La alegría está infravalorada. Parece sospechosa, frívola o poco profesional. Aún creemos que la seriedad es sinónimo de rigor, como si reír restara profundidad o compromiso. Es una creencia absurda que nos roba energía, creatividad y conexión.
Pasar tiempo con alguien que irradia alegría,lo que yo he hecho hoy, es una experiencia fisiológica. Vuelves diferente, el cerebro imita emociones gracias a las neuronas espejo. Por eso, estar cerca de una persona alegre cambia literalmente nuestro estado interno. La dopamina se eleva, la amígdala se calma y la percepción del tiempo se suaviza. La alegría no solo se contagia, también se aprende.

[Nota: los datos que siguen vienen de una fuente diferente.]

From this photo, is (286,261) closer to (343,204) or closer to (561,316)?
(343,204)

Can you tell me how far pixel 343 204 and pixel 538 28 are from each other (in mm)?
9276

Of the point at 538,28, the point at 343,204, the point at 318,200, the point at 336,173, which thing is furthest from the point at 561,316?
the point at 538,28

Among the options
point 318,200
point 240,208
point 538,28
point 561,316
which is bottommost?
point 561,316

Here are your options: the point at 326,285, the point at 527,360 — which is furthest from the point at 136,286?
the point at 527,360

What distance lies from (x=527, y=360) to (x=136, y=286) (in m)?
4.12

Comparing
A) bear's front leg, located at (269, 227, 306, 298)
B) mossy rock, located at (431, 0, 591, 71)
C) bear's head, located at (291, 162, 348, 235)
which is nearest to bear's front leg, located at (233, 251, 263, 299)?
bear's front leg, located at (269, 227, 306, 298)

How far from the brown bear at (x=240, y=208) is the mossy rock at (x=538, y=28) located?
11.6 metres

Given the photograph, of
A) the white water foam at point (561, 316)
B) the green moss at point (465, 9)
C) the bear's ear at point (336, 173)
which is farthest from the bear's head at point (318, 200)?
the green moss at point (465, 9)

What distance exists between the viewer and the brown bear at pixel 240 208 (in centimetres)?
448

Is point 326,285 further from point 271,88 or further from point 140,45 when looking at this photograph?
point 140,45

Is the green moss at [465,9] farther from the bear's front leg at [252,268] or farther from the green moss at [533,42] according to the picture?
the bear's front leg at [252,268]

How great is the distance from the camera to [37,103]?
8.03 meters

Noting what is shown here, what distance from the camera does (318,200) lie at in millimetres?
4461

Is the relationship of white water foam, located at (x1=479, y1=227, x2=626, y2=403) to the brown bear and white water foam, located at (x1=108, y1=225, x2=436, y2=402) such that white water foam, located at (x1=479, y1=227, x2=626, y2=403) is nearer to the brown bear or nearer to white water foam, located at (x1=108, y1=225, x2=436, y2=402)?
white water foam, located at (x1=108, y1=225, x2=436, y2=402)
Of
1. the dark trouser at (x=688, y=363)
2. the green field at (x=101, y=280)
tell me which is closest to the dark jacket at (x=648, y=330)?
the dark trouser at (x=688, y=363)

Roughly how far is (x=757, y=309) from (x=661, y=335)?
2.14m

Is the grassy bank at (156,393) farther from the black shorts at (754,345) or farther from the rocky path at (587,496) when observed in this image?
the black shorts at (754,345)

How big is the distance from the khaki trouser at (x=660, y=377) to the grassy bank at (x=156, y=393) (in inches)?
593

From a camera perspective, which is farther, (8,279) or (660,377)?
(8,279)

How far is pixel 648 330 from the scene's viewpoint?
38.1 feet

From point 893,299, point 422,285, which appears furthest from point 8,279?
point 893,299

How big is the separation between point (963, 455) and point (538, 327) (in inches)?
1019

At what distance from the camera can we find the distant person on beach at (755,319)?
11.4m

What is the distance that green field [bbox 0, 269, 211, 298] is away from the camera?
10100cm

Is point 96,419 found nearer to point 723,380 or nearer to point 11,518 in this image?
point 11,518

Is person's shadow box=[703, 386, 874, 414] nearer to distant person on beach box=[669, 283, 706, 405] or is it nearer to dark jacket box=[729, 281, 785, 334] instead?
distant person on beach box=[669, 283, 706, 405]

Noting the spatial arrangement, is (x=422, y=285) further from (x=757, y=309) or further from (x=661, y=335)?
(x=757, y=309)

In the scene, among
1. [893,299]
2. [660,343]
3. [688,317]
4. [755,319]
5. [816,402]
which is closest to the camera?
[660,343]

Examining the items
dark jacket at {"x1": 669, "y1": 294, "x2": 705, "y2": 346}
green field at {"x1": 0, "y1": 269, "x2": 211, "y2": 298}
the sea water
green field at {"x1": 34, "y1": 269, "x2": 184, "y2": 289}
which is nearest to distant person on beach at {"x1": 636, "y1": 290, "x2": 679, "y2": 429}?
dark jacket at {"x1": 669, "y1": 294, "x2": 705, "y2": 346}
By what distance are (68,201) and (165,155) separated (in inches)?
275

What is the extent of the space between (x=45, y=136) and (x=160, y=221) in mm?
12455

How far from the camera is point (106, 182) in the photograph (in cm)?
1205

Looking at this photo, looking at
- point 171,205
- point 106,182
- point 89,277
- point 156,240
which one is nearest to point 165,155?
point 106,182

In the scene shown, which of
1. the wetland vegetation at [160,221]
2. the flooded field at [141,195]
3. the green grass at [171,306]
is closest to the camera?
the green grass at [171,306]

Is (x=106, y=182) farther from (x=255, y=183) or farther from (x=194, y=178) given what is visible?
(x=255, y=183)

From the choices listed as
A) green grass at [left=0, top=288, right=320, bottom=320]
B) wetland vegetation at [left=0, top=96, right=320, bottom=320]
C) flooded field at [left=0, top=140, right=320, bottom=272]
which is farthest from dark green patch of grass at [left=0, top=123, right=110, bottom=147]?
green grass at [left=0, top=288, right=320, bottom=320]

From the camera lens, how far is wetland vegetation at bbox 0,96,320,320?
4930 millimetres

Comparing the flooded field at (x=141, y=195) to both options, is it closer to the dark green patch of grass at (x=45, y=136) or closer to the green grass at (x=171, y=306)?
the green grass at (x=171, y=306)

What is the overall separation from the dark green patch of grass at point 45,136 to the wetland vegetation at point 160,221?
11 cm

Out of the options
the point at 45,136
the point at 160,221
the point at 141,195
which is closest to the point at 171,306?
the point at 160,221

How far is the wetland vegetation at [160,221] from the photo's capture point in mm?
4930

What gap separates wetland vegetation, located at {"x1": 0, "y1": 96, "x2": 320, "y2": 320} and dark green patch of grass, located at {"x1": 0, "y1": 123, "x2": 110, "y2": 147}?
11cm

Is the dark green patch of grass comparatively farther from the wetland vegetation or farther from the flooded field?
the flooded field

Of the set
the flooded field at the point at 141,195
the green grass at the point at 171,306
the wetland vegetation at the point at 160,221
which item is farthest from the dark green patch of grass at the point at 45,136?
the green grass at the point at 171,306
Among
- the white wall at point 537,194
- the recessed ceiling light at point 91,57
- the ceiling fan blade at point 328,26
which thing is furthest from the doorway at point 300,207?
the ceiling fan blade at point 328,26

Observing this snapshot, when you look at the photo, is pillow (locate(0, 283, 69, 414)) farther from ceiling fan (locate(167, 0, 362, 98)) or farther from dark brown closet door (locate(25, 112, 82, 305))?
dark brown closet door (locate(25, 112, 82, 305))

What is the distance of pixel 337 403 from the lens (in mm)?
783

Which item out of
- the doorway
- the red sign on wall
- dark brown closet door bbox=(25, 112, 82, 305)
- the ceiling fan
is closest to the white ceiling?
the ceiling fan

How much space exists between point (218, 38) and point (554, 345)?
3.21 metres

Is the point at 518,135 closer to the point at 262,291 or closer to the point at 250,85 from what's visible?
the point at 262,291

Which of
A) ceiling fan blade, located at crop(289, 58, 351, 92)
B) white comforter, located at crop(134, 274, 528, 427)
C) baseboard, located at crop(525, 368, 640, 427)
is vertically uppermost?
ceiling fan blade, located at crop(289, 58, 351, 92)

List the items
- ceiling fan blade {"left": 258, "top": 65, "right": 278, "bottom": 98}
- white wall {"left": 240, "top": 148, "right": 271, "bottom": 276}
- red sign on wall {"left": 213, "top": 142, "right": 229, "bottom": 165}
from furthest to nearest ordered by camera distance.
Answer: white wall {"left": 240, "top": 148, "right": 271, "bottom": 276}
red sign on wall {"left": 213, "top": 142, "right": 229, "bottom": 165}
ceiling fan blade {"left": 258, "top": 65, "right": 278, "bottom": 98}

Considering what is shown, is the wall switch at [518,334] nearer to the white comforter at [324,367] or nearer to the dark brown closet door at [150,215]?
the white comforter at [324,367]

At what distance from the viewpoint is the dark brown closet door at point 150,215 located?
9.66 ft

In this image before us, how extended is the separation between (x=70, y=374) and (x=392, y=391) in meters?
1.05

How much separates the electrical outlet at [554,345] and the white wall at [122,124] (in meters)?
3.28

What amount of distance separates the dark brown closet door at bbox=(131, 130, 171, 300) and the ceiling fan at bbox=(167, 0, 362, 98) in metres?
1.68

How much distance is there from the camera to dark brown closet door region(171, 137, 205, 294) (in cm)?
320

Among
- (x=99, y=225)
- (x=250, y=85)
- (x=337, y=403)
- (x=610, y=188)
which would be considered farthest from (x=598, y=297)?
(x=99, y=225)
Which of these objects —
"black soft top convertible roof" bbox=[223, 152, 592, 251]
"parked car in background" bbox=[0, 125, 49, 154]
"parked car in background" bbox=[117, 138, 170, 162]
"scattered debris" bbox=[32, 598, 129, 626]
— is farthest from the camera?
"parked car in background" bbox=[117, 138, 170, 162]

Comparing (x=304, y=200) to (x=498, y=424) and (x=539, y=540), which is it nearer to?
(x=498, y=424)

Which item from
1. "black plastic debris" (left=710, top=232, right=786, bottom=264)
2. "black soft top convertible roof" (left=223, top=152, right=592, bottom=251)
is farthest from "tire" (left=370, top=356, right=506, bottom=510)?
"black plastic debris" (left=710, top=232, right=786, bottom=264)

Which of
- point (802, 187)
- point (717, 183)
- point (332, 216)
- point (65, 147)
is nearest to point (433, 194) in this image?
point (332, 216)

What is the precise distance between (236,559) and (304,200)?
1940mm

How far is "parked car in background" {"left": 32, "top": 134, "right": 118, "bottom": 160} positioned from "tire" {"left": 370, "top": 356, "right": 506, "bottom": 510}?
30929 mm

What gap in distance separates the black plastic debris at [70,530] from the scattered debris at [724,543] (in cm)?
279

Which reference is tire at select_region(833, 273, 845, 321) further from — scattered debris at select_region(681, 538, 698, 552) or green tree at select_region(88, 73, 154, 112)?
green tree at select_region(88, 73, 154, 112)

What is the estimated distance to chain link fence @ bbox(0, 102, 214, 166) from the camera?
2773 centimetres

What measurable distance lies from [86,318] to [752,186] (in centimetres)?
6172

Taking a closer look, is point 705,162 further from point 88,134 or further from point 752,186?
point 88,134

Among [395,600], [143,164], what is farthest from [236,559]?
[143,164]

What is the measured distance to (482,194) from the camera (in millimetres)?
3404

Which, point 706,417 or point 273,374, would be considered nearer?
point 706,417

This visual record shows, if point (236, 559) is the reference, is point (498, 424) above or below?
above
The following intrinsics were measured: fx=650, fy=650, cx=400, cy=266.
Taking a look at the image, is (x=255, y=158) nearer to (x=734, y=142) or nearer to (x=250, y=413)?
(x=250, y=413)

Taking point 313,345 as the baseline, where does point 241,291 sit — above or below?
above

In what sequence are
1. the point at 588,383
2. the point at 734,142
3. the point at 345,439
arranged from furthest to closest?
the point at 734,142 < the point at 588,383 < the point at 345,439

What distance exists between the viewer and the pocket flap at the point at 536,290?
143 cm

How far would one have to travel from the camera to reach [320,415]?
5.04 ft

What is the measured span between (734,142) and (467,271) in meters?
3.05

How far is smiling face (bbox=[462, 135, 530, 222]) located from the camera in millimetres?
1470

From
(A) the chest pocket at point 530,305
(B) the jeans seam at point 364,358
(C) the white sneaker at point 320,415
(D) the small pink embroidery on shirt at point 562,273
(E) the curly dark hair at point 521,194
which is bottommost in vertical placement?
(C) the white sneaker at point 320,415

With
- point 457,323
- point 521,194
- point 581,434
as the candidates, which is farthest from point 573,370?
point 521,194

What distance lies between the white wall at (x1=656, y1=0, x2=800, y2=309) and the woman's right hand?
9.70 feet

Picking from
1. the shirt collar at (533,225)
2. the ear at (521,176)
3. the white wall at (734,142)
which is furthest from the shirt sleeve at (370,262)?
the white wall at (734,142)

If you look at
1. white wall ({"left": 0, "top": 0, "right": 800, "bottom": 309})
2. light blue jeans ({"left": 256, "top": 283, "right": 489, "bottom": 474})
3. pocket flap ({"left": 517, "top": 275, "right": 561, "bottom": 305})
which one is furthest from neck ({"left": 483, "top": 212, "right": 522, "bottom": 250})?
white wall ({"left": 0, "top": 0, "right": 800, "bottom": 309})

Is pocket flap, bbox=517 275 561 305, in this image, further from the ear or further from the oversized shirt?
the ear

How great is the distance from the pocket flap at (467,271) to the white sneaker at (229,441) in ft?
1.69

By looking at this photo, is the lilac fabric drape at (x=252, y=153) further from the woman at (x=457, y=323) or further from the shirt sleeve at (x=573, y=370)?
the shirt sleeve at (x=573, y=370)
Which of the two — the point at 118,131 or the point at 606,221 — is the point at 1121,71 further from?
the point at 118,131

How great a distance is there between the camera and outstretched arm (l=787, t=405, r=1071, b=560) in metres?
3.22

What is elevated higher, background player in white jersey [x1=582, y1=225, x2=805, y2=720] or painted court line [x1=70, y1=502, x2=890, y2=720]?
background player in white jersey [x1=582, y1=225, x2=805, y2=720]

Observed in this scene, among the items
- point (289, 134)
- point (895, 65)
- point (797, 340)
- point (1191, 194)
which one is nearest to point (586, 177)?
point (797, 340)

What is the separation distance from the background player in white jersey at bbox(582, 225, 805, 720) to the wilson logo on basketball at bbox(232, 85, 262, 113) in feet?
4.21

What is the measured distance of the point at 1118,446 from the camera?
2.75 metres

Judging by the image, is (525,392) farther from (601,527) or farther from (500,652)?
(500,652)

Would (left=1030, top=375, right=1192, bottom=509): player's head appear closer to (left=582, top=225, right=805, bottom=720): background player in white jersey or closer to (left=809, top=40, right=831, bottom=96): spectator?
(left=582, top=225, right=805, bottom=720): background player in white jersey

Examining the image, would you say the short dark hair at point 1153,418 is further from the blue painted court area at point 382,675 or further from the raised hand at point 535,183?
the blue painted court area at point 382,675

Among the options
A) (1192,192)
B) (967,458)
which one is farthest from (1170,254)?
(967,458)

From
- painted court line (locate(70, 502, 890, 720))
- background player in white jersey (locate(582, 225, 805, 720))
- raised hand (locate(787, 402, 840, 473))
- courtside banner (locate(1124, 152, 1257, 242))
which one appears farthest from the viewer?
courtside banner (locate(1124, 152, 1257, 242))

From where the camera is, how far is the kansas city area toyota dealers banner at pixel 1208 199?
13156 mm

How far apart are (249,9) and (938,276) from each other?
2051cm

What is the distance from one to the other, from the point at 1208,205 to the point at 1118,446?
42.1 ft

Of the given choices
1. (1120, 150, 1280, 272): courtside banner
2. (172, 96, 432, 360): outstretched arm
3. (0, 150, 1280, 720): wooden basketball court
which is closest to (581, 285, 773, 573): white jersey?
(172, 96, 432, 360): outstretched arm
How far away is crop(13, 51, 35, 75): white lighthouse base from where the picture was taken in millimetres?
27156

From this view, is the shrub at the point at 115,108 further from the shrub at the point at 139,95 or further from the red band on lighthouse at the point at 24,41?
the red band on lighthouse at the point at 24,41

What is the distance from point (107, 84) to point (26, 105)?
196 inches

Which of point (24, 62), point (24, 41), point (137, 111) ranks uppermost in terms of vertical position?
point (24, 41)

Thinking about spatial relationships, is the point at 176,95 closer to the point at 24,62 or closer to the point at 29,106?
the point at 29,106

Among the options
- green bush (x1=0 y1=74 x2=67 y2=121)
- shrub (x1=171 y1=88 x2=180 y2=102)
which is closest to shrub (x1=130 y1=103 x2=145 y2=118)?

Cada uno puede cultivarla desde distintos lugares. Algunos la encuentran en la gratitud, otros en la naturaleza, en el arte, o en una conversación sincera. No se trata de negar el dolor, sino de equilibrarlo. Fingir alegría, incluso cuando no se siente del todo, activa las mismas redes neuronales que cuando es real. Con el tiempo, el cerebro termina creyéndosela, y eso la convierte en auténtica.
La alegría no nos distrae del esfuerzo, lo sostiene. Nos permite persistir, adaptarnos y conectar mejor. No es una frivolidad emocional, es una herramienta de supervivencia mental.
Igual que nos obsesionamos con penar en lo que nos apena o aterra y si probamos a sonreír, aunque sea de forma voluntaria, quizá activemos el nervio vago y regulemos el sistema nervioso parasimpático, reduciendo la tensión y mejorando la atención. Entrenar la alegría es una forma de entrenar la inteligencia emocional.